Do not fear for me. Make straight your own path to destiny.
--Sophocles, Antigone
Do you know why the Egyptians didn't have a chicken goddess? Even though they had a
cat and
crocodile and a
hippo and a
baboon? It's because they never knew a chicken like Antigone.
It all started twenty years ago, when my son and I were living in relatively rural Washington State on five acres with my then-husband. We had a friend whom I shall call Matt because it's not his name. Everyone has a friend like Matt. Loyal, generous, brilliant, talented, and with all the discerning judgment of an Irish Setter puppy.
One day Matt showed up with a whole lot of about-to-hatch eggs, which he said were chicken eggs, and a primitive incubator. He'd gotten the whole outfit cheap from some back alley black market egg purveyor. As far as we could figure out, all it took was a hissed, "Hey, wanna buy some eggs? Cheap?" and he realized what our lives had been missing. Not his life. He said he didn't have room at his place.
Two weeks later we had three baby turkeys, a whole bunch of fluffy white bred-for-meat chickens, a few bantams, and a bunch of egg laying type chickens, at least a third of which turned out to be hens.
We kept the non-bantam chickens in three chicken tractors I built myself. Chicken tractors are moveable chicken coops. Mine were primitive. They looked like this:
-- except mine had perches running longways for the chickens to sit on.
Of course, our chickens were only kept in the tractors at night. Otherwise they roamed free. This meant that every night we had to go out and put the chickens in the tractors so they wouldn't become raccoon hors d'eouvres. At dusk they would sit on the edge of the open tractor but they would NOT jump down onto the perch. It's a chicken thing. We're moving to relatively rural Southern California in a couple months and I'm about to build another tractor. Completely different design. It will allow the chickens to go UP to get into it.

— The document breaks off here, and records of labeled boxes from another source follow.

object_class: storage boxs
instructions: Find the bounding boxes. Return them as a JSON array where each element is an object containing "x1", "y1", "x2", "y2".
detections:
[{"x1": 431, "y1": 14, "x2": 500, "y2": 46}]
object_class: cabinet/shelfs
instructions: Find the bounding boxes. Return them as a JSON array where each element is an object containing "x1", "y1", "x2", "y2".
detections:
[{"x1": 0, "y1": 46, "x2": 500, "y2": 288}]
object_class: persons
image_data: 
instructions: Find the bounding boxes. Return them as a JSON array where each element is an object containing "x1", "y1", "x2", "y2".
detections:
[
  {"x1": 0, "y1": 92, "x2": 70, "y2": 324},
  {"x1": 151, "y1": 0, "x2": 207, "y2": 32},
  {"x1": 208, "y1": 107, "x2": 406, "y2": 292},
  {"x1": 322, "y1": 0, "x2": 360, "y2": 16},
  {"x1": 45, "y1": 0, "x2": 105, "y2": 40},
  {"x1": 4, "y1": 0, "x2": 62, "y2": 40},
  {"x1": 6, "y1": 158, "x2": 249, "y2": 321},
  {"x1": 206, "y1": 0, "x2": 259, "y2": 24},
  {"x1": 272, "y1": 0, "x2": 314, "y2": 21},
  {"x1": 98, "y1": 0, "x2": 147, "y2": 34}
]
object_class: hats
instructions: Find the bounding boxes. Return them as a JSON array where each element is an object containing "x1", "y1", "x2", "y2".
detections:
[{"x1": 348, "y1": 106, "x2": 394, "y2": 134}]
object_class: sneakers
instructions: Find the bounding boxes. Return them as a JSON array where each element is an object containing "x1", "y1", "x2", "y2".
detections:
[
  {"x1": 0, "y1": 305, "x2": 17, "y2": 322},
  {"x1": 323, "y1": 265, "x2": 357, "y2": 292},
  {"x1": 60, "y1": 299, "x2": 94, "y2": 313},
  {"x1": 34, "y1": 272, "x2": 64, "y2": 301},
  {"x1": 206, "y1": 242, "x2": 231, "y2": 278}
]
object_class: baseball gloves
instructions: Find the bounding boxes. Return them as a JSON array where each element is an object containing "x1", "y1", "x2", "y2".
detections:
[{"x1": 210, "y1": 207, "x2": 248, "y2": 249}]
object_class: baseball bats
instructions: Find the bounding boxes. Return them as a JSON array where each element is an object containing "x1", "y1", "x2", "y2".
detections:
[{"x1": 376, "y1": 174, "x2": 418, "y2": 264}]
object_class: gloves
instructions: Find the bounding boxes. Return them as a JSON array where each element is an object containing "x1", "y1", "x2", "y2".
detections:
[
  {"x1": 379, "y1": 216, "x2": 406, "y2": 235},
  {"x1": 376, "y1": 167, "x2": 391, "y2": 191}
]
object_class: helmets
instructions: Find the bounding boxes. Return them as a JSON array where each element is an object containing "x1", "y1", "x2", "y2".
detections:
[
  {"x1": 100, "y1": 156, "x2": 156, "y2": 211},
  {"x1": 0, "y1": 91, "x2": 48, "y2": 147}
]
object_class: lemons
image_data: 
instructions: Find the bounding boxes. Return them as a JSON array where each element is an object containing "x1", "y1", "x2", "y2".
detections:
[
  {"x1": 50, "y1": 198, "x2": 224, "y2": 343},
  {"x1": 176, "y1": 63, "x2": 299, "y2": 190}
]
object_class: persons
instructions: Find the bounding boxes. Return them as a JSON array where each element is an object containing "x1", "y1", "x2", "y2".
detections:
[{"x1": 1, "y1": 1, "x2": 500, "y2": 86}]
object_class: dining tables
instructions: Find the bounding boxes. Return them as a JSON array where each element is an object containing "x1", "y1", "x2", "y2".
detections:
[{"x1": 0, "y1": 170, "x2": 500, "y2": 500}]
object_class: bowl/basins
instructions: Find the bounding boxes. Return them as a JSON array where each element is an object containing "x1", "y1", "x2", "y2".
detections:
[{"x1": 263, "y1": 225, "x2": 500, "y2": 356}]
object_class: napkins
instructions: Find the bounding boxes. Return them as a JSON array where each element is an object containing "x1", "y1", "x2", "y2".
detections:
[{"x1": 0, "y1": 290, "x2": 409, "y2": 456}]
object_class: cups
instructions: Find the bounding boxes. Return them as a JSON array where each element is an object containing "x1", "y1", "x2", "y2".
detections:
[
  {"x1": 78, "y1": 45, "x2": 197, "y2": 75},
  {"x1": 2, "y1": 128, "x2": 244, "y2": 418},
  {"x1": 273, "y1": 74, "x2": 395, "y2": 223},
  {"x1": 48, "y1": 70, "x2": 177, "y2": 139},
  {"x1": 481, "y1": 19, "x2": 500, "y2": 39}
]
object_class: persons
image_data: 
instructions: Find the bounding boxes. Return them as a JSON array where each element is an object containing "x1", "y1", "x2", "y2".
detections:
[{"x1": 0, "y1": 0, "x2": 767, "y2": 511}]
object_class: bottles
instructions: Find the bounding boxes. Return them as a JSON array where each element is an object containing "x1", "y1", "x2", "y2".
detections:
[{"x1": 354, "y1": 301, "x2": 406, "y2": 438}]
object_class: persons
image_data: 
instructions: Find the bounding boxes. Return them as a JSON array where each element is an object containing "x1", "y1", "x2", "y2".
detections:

Anyway, there was a messy period of a month or two while Matt butchered the meat chickens (hideous, but the poor things were engineered for such enormous white-meat breasts they were unable even to walk as they got older) and we gave away lots of roosters.
Then we got to a fairly stable state. The roosters (we still had five, which was four too many) still harassed the hens and attacked my son, who was five, and his friends. But the hens settled in and laid zillions of eggs.
We ate lots of the eggs, but we let some hatch. Those baby chickens grew up. Gradually our flock got to be mostly black with red highlights from the Rhode Island Red influence.
And from the first generation native to our place came a million dollar chicken, the avian equivalent of Joan of Arc, a Boadicea, a veritable Daenerys Targaryen. She was named Antigone not because I've read it (I haven't) but because of Maurice Sagoff's Shrinklits version:
Tyrant Creon’s stern advice is
“Do not bury Polyneices!”
Thebes’ defenders had to squash him –
Now we’ll let the buzzards nosh him!”
But Antigone, the brave,
Dared to dig her brother’s grave:
“Man-made laws my soul defies –
I live by laws divine!” she cries...
She looked quite a bit (i.e. exactly) like the other black-with-red-highlights hens. Here she probably is on the left with a friend, center, and another friend, right:
But in real life you never mistook Antigone for any of her sisters. For one thing, she would have nothing to do with the bestial rutting practiced by the roosters (spend five minutes with a rooster and you will see how "cock" got its secondary meaning). If one of them approached with any such notion, she promptly ran to the nearest human and hid behind his feet. All humans, at least all hippie humans, react the same way in this scenario. They wave their arms and yell "Get away!" to the offending rooster. I don't know what she did when there weren't any humans around, but she was a hen of infinite resource.
She did have a rooster friend, Mr. Multicolored Egg Layer, but he was JUST a friend:
Antigone terrorized our dogs (Old English Sheepdogs, not the sharpest needles in the pincushion) by leaping at them and squawking and flapping her feathers in their faces. She went her own way, wandering around without the flock most of the time. She even disdained the chicken tractors at night. The other chickens, no matter where they went during the day (usually as a group) always came and perched on the edges at dusk. Antigone on the other hand headed for the house a couple hundred yards away by a twisty path through blackberry bushes, made her way up to the second floor balcony, and perched there.
Like many heroes, she died on the field of battle, taking on a foe much bigger than she was. I found her near the house. I suspect it wasn't a raccoon, but Matt's Rottweiler (he won him in a raffle, exactly the kind of thing that always happens to Matts), a gentle dog to humans but without a lot of restraint where feathery things were concerned. We buried her with ceremony and full honors at sunset. I only hope I see her like again one day.